In the past I have enjoyed the color changing yarn so I picked up this lovely stuff

its Supersocke 100 and is lovely and soft, merino, angora and polyamide...what is polyamide anyway? 

Looked it's the scoop via Wikipedia....apparently it's nylon...maybe it's German for "nylon".

Also in the past I have had sock fit issues, so I did a Ravelry search and used this top down sock calculator.  

More later when we see how this proceeds

Some bread machine advice:  if you're VERY lucky, which apparently I am today, you can put the ingredients for not bread machine bread to do "dough only" for two loaves not just one, and have it not spill over on the rise in the machine, only almost

and come out with this

rye with anise instead of caraway seeds.

Monday, January 3, 2011

Love-Hate Sock Knitting

A long, long time ago, like in 1980, I said out loud once that I wanted my sock drawer to contain all hand knit socks.  At that time, I knit socks from scratchy 100% wool.  Nothing else was readily available.   (I've done so many socks that I have the formula in my head, although I'm lousy at getting the fit perfect).

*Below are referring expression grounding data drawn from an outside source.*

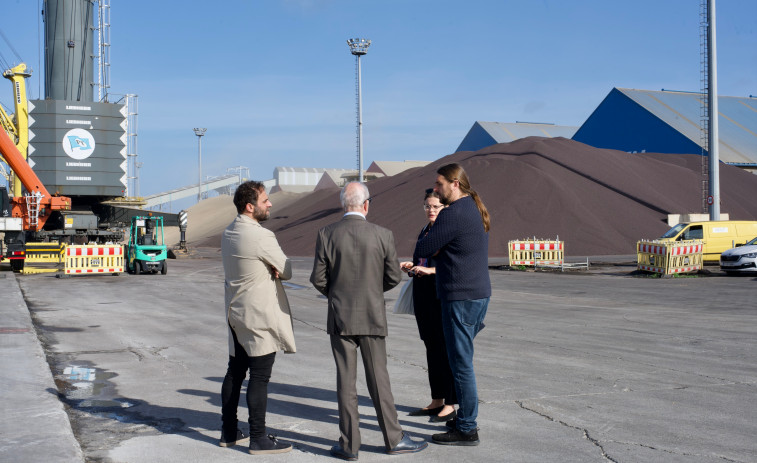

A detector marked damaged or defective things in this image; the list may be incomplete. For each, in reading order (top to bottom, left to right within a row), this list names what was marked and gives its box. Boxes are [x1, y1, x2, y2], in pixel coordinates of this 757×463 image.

cracked concrete pavement [1, 256, 756, 462]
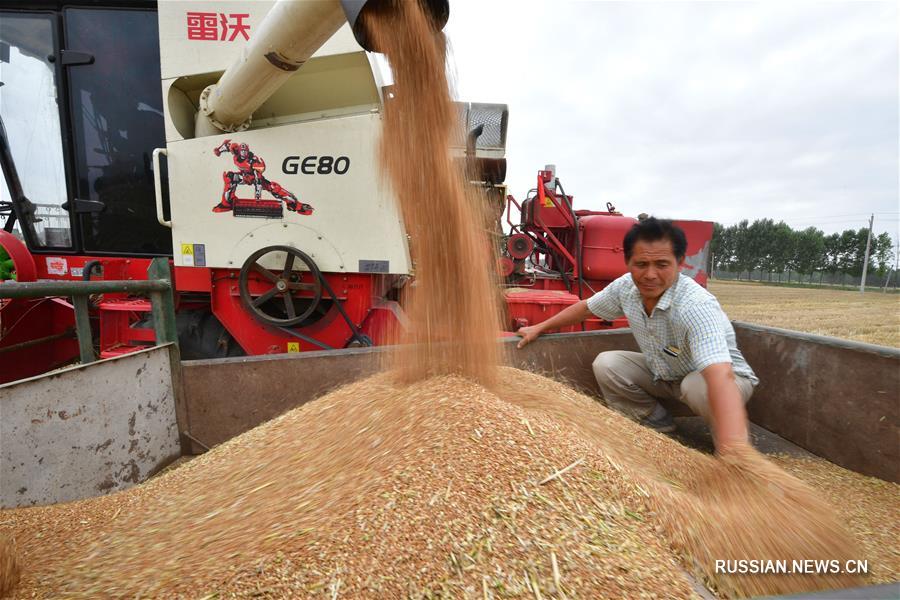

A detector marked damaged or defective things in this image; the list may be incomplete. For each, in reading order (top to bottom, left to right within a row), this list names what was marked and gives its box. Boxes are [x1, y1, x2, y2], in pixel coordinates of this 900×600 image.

rusty metal wall [0, 342, 183, 506]
rusty metal wall [179, 324, 896, 482]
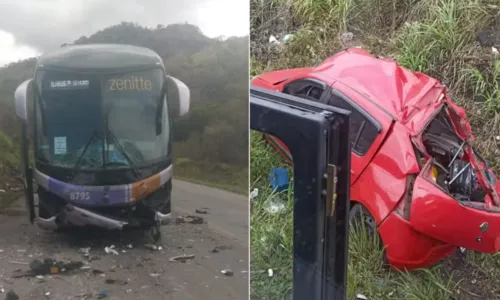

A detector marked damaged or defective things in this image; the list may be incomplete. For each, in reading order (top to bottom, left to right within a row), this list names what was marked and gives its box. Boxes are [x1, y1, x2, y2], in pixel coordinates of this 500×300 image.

damaged bus [14, 44, 189, 241]
crushed red car [252, 48, 500, 270]
collision damage [252, 48, 500, 270]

Then, the holes started.  I persisted.  Eventually I knew that there was better sock yarn out there, and I sometimes used it.  But, I stumbled on Yarn Harlot's Koigu socks, and started in on those.  Can't locate the original post to show you, that was a while back too.  I probably did 4 pair of koigu socks, comfy and great under Birkenstocks.  More and plentiful holes.   For example (under the ball of the foot/metatarsal heads)

Yes, you know, you can wear them with holes under Birkenstocks.  But really, Koigu has better uses.  (There's some in the stash for a shawl/stole).

One sock concept that I have done was highly successful.  Beth Brown Reinsel's little books for Scandinavian themed socks. Obviously, this is me and we know where this is going with the Scandinavia theme;  be it lusekofte, fana, or ullared, I love them all.

 Oops, I didn't do the lusekofte.

I used Brown Sheep Wildfoote for these and they are going strong, although I wear them sparingly.   I highly recommend the Wildefoote.

They would make awesome Christmas stockings.

While the shaping is fun, and I do love the sock yarn that changes color, I've tired of sock knitting for now, at least for myself.